• _Task list_:
1. In the music blog post below, decide whether each statement agrees with the text: (a) R.E.M. moved from the I.R.S. label to Geffen after five albums; (b) the writer calls I'm Your Man an essential album; (c) "Teenage Riot" is described as seven minutes long. Answer yes or no for each, quoting the words that decide it.
2. Please duplicate the stretch of the music blog post below from "In honor of" through "to dig deep.".

Tuesday, April 28, 2009

Those Wonderful Years in Music... 1988 and 1989

In honor of my big milestone last week, our monthly salute to a particular year in music is going to be a two-fer. I decided to clump 1988 and 1989 together because they were part of a distinctive transitional period; I'll even make the case that the late '80s is the gray zone in the musical generation gap, when rock purists gave up on the Top 40, hair metal was king, pop was synth-heavy piffle, and rap and alt-rock were inching into the mainstream. Twenty years on, it appears that college rock was the place to be, with on-the-cusp bands like R.E.M. and The Pixies leading the movement. That's not to say commerical radio in '88 and '89 was a massive black hole; there were a few good songs here and there but the then-current trends of the industry haven't aged that well. (Case in point: Will To Power.) As these records and singles suggest, it was a good time to dig deep.


1. Daydream Nation, Sonic Youth. Marking the culmination of their transition from abrasive noise-rock to post-punk art-rock, Thurston Moore and company cook up a potluck dinner of sound: sprawling, varying, and quite filling. The seven-minute anti-anthem "Teenage Riot" lures you in and there's no looking back.
2. Nothing's Shocking, Jane's Addiction. From my review on mp3.com: "(This) fusion of metal and prog-rock is as influental as it is something to behold, and almost every track has a distinct tension that makes you wonder if it'll fall apart or make a smooth landing... 'Summertime Rolls,' 'Mountain Song,' 'Idiots Rule,' and the hit 'Jane Says' combine for a formidable foursome."
3. Green, R.E.M. After five decade-defining LPs on the I.R.S. label, Michael Stipe and the boys lept to Geffen --and into the American mainstream-- with their sixth out-of-the-park home run in as many years. Their previous disc Document gave the quartet their first two Top 40 hits, but Green cemented their place in the higher echelons of rock. If you don't believe me, listen to "Stand," "Orange Crush," or "Pop Song '89."
4. Surfer Rosa, The Pixies
5. Isn't Anything, My Bloody Valentine
6. ...And Justice For All, Metallica
7. It Takes a Nation of Millions To Hold Us Back, Public Enemy
8. Our Beloved Revolutionary Sweetheart, Camper Van Beethoven
9. Operation: Mindcrime, Queensryche
10. I'm Your Man, Leonard Cohen. I had a hard time finishing this top ten, so for my last selection of '88 I chose an album that was pretty good though not exactly essential. Cohen as an artist is hard to absorb quickly; he's a poet first and foremost, and his arrangements can be sparse and samey, but once you peel away the layers of his lyrics it's hard to back off. Man was his comeback album of sorts, 41 minutes of palpable angst and lovelorn ennui.

• _Entries provided_:

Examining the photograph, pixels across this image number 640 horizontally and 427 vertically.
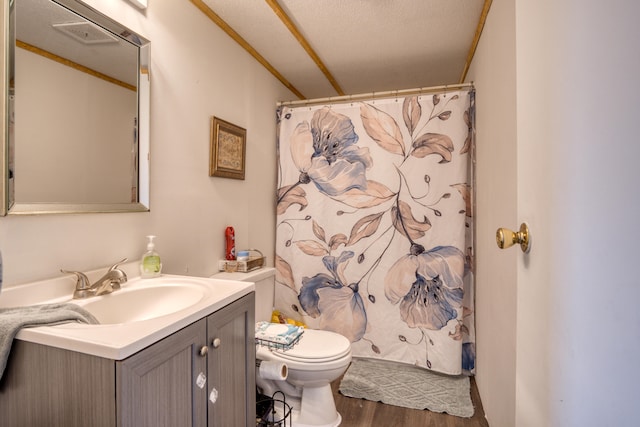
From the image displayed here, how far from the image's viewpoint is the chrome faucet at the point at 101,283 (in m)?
1.06

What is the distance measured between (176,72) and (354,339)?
2.09 meters

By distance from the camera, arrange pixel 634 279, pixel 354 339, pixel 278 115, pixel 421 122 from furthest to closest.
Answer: pixel 278 115 < pixel 354 339 < pixel 421 122 < pixel 634 279

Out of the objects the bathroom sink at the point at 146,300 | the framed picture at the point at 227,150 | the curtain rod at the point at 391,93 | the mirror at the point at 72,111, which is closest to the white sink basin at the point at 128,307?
the bathroom sink at the point at 146,300

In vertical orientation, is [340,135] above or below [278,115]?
below

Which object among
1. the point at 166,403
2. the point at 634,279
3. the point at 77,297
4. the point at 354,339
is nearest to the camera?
the point at 634,279

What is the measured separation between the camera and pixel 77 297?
1.05 metres

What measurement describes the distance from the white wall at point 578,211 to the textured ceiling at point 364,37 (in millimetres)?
1320

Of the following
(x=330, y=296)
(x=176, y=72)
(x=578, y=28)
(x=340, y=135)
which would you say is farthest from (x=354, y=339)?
(x=578, y=28)

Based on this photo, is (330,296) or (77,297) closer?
(77,297)

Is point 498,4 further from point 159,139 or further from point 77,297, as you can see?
point 77,297

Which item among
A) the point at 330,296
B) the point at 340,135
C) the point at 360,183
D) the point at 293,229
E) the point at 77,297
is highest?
the point at 340,135

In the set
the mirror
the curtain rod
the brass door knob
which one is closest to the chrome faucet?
the mirror

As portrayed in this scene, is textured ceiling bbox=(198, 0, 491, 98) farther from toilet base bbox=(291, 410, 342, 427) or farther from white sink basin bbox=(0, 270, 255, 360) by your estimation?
toilet base bbox=(291, 410, 342, 427)

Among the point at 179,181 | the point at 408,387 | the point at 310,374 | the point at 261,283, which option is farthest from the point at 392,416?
the point at 179,181
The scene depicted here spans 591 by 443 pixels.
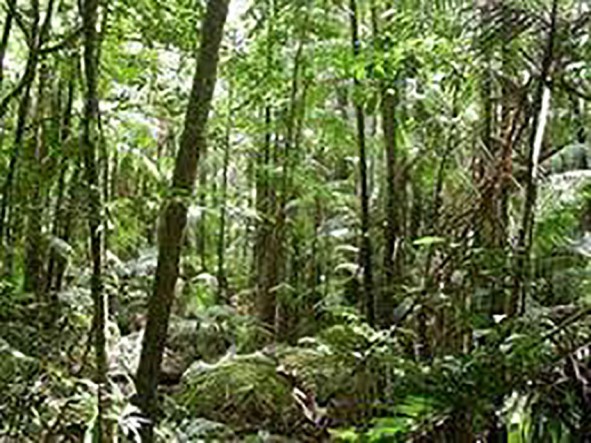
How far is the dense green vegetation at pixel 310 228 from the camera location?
2.81 m

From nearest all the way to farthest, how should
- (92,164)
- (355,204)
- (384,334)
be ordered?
(92,164) → (384,334) → (355,204)

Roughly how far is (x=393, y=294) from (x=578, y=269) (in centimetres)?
171

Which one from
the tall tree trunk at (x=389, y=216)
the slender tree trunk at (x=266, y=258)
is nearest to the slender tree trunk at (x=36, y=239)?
the slender tree trunk at (x=266, y=258)

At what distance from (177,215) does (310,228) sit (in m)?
5.73

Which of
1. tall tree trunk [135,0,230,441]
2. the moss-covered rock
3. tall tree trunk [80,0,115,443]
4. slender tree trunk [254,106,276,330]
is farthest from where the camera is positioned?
slender tree trunk [254,106,276,330]

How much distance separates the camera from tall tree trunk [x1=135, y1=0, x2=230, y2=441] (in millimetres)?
3221

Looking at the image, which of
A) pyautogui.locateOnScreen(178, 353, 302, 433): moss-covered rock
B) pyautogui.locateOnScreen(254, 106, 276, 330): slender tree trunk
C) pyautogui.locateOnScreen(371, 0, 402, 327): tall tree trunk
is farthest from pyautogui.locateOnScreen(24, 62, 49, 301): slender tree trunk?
pyautogui.locateOnScreen(371, 0, 402, 327): tall tree trunk

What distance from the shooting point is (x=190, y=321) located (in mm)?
6973

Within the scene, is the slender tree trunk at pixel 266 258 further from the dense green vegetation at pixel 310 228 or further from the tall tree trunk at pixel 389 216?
the tall tree trunk at pixel 389 216

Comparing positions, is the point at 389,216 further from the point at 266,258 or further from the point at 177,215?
the point at 177,215

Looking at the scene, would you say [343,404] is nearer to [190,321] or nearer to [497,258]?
[497,258]

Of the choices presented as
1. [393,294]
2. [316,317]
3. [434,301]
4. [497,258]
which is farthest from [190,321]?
[497,258]

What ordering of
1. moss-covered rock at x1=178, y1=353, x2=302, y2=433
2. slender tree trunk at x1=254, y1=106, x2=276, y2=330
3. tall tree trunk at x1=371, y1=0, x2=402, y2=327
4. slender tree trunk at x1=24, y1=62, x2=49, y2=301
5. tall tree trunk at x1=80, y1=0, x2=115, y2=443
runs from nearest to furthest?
tall tree trunk at x1=80, y1=0, x2=115, y2=443 → moss-covered rock at x1=178, y1=353, x2=302, y2=433 → slender tree trunk at x1=24, y1=62, x2=49, y2=301 → tall tree trunk at x1=371, y1=0, x2=402, y2=327 → slender tree trunk at x1=254, y1=106, x2=276, y2=330

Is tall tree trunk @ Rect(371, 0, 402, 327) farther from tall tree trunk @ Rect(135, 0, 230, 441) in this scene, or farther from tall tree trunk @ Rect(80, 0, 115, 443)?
tall tree trunk @ Rect(80, 0, 115, 443)
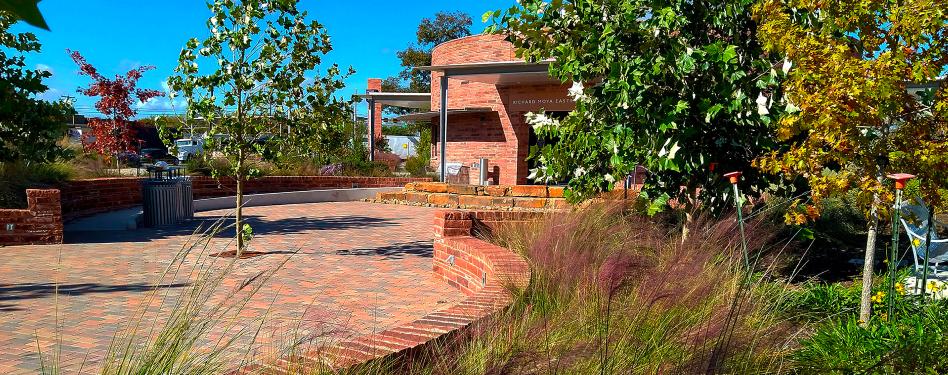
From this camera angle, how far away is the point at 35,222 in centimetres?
1017

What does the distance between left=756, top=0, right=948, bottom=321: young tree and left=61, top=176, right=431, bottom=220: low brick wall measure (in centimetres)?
757

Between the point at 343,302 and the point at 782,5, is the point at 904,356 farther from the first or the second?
the point at 343,302

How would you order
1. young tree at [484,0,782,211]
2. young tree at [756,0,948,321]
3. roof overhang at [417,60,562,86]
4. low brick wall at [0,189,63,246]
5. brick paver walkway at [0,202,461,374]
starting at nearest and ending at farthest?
young tree at [756,0,948,321] → brick paver walkway at [0,202,461,374] → young tree at [484,0,782,211] → low brick wall at [0,189,63,246] → roof overhang at [417,60,562,86]

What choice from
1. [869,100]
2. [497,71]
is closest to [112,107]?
[497,71]

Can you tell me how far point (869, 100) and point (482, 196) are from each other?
12.4m

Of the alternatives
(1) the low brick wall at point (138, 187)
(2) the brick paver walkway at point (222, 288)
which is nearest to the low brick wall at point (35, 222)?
(2) the brick paver walkway at point (222, 288)

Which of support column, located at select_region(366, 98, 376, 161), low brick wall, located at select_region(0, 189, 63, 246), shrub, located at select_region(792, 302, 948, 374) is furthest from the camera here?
support column, located at select_region(366, 98, 376, 161)

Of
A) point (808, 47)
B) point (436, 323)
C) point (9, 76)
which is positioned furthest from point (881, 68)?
point (9, 76)

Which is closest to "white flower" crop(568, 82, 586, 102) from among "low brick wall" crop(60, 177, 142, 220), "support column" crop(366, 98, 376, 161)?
"low brick wall" crop(60, 177, 142, 220)

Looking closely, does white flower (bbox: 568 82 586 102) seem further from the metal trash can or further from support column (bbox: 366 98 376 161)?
support column (bbox: 366 98 376 161)

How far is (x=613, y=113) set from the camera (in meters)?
7.08

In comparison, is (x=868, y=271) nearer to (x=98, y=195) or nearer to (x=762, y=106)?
(x=762, y=106)

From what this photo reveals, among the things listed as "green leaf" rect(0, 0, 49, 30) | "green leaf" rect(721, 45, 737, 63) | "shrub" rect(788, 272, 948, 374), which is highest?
"green leaf" rect(721, 45, 737, 63)

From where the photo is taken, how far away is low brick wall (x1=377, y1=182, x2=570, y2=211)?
52.0 ft
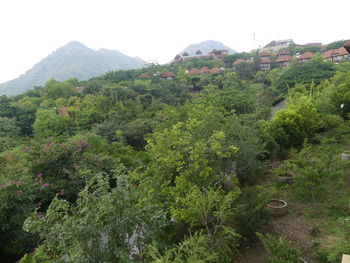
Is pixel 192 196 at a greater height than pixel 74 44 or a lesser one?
lesser

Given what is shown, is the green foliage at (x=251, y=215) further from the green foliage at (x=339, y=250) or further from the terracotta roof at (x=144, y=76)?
the terracotta roof at (x=144, y=76)

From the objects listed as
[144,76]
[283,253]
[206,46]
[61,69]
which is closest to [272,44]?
[144,76]

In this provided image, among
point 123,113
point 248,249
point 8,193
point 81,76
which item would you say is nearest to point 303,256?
point 248,249

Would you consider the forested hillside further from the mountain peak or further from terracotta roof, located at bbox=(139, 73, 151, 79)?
the mountain peak

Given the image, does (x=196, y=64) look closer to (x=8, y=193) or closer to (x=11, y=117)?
(x=11, y=117)

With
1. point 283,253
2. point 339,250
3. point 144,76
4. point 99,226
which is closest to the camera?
point 99,226

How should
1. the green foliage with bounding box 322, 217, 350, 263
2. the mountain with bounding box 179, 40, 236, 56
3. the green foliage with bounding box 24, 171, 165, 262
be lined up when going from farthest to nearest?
1. the mountain with bounding box 179, 40, 236, 56
2. the green foliage with bounding box 322, 217, 350, 263
3. the green foliage with bounding box 24, 171, 165, 262

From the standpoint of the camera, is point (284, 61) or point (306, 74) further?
point (284, 61)

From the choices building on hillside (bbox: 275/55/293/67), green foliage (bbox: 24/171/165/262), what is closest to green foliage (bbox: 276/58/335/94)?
building on hillside (bbox: 275/55/293/67)

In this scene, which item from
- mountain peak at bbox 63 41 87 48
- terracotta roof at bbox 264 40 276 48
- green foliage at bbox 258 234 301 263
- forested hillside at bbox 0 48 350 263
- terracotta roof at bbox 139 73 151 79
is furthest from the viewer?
mountain peak at bbox 63 41 87 48

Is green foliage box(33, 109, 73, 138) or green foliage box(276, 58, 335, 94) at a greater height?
green foliage box(276, 58, 335, 94)

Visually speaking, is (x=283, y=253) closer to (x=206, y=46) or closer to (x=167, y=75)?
(x=167, y=75)

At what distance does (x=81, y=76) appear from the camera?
7019 cm

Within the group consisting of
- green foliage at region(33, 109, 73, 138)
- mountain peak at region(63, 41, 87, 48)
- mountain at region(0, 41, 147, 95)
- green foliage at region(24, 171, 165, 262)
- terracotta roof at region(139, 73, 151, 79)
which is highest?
mountain peak at region(63, 41, 87, 48)
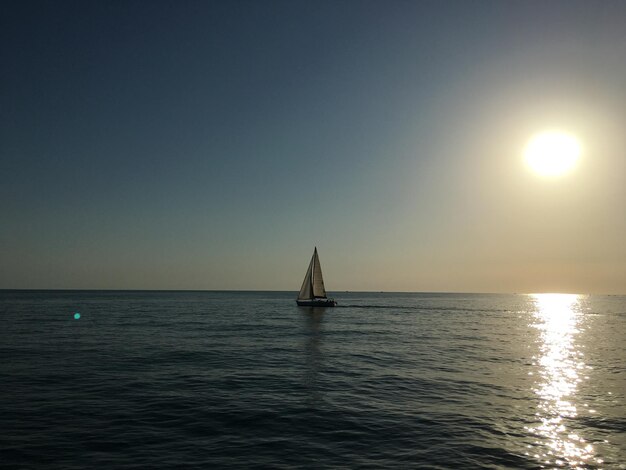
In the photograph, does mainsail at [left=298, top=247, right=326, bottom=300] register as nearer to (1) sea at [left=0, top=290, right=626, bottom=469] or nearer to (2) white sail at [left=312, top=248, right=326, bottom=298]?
(2) white sail at [left=312, top=248, right=326, bottom=298]

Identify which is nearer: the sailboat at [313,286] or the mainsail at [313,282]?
the mainsail at [313,282]

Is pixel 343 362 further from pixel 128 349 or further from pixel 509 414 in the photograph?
pixel 128 349

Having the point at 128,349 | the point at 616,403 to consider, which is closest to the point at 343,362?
the point at 616,403

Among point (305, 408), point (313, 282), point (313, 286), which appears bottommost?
point (305, 408)

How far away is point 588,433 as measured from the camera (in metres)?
17.9

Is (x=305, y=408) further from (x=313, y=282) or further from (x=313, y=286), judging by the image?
(x=313, y=286)

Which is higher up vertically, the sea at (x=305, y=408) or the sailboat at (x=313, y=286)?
the sailboat at (x=313, y=286)

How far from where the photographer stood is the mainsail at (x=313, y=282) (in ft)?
351

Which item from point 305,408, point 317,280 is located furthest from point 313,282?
point 305,408

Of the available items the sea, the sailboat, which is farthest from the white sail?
the sea

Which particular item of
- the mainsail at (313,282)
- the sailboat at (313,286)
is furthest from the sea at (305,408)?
the sailboat at (313,286)

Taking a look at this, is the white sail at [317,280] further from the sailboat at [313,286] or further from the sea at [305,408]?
the sea at [305,408]

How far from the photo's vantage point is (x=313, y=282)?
10925 centimetres

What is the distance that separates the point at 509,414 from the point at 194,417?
15.2m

• _Worked solutions_:
1.
(a) Yes: "After five decade-defining LPs on the I.R.S. label, Michael Stipe and the boys lept to Geffen"
(b) No: "an album that was pretty good though not exactly essential"
(c) Yes: "The seven-minute anti-anthem "Teenage Riot" lures you in"

2.
In honor of my big milestone last week, our monthly salute to a particular year in music is going to be a two-fer. I decided to clump 1988 and 1989 together because they were part of a distinctive transitional period; I'll even make the case that the late '80s is the gray zone in the musical generation gap, when rock purists gave up on the Top 40, hair metal was king, pop was synth-heavy piffle, and rap and alt-rock were inching into the mainstream. Twenty years on, it appears that college rock was the place to be, with on-the-cusp bands like R.E.M. and The Pixies leading the movement. That's not to say commerical radio in '88 and '89 was a massive black hole; there were a few good songs here and there but the then-current trends of the industry haven't aged that well. (Case in point: Will To Power.) As these records and singles suggest, it was a good time to dig deep.